Le plancton ne pratique guère la compétition, par Marie-Paule Nougaret

Billet invité.

En ce temps des énigmes, un peu de douceur nous vient du royaume des sciences où on ne l’attendait plus. On s’est habitué à voir la biologie moléculaire comme un grand bric-à-brac de pièces de rechange, où l’on puise des gènes pour adapter les plantes et les microbes aux industries de la pharmacie et de l’agriculture, voire à la finance en mal de royalties. Car côté médecine, la thérapie génique balbutie. Cependant, l’analyse des gènes a montré, dans plusieurs maladies héréditaires, que par endroits dans le corps, une mutation néfaste pouvait revenir à la normalité. On ignore les régulations qui y président. Mais déjà se dessine une nouvelle thérapie génique, naturelle, sans virus, par auto-greffe de cellules guéries. Merci la biologie  moléculaire, donc.

Cette discipline numérique – et radioactive – vient aussi au secours de notre moral, quelque peu affecté par les discours sur la compétition, voire la « compétitivité », un mot chéri par les autoritaires. Ils en ont plein la bouche, ils n’arrêtent jamais. Alors consolons nous, les plus gros ordinateurs du CEA, à Cadarache, ont tourné pour dresser la carte génétique du plancton marin ; et l’analyse des premiers résultats réfute cette conception belliciste de la vie.

Des chercheurs sont partis trois ans et demi sur toutes les mers du globe, à bord de la goélette Tara, à la voile le plus souvent. Ils ont pêché le plancton jour et nuit, 60 h d’affilée, à trois niveaux de profondeur dans la surface éclairée, dans 68 endroits. Expédié tous les trois mois 20 t d’eau congelée par avion vers l’Europe, Paris, Liège, Naples, Roscoff ou Villefranche sur mer. Trouvé de l’ADN déjà connu, sur terre comme sur mer, et davantage. Un million de protéines virales différentes, soit 5476 types de virus, dont on ne connaissait que 39. Des bactéries représentant 40 millions de gènes, inconnus à 80 %. Et dans la taille au dessus, des organismes à noyaux (eucaryotes) : micro algues et micro animaux du phyto et zooplancton. Ce sont eux qui nous intéressent ici.

Colomban de Vargas, de la station biologique de Roscoff a étudié l’écologie du méso-plancton, de 0,8 µ à quelques mm, méso signifiant moyen, situé entre les microbes et les organismes visibles à l’œil nu.
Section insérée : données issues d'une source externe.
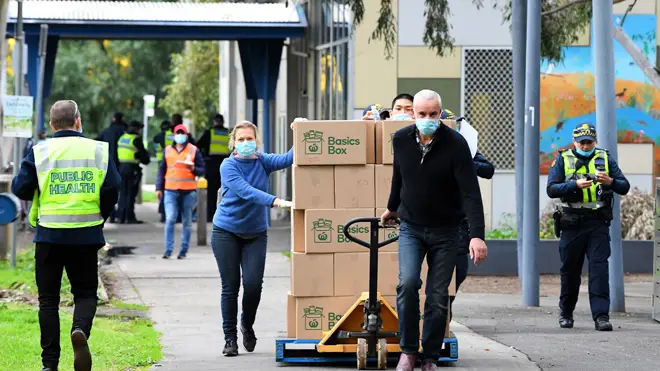 People distribute supplies in the lockdown in Melbourne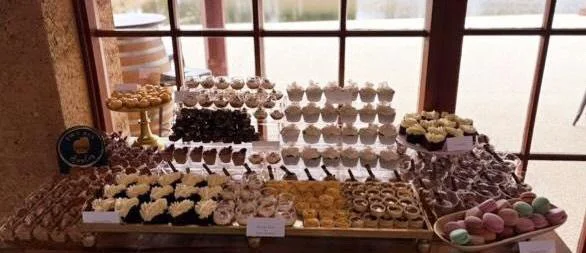Assorted cupcakes and macarons on a dessert table near a window.
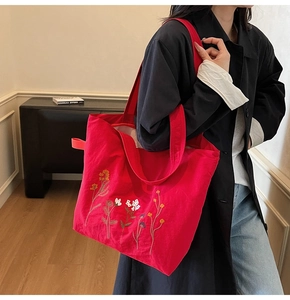 Close-up of vibrant red tote bag with detailed colorful floral embroidery and wide strap
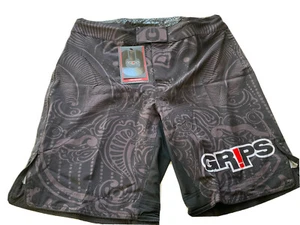 NWT-GRIPS FIGHT GREEN BATTLE WARRIORS INSTINCT MENS SHORTS, LYCRA, SIZE US M/33 - Picture 1 of 12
Ce méso plancton représente aujourd’hui 150 000 types génétiques quand on en connaissait 11 200. Il s’agit à 85 % de protistes, animaux incapables de se nourrir comme les algues, de lumière, d’eau et de CO2. Ils doivent donc manger, ou échanger avec les autres. « Ils ont inventé la fonction de manger » dit Vargas, par allusion au fait que la vie serait sortie des mers.

Diatomée

Protiste acanthaire avec micro-algues en symbiose (points vert clair) photos Tara

Mais les protistes peuvent aussi s’allier aux algues qui leur procurent l’oxygène, pour un bénéfice mutuel. Analysant les relations dans ce monde oublié, le chercheur découvre beaucoup de parasitisme, un peu moins de symbiose, très peu de compétition. En effet, le plancton se révèle très spécialisé. Certaines espèces vivent en petite colonie, où un individu procure le déplacement de tous ; un autre la nourriture etc. Vargas conclut, dans Science du 22 mai 2015  : « les interactions, davantage que la compétition pour les ressources ou l’espace, paraissent les moteurs de la diversification des organismes dans le plancton marin. »

On sait de longue date qu’à épuiser son hôte un parasite prend le risque de mourir. Mais comment passe-t-on du parasitisme à la symbiose ? D’où vient l’intelligence de l’armistice et du traité de paix ? Le mystère s’épaissit.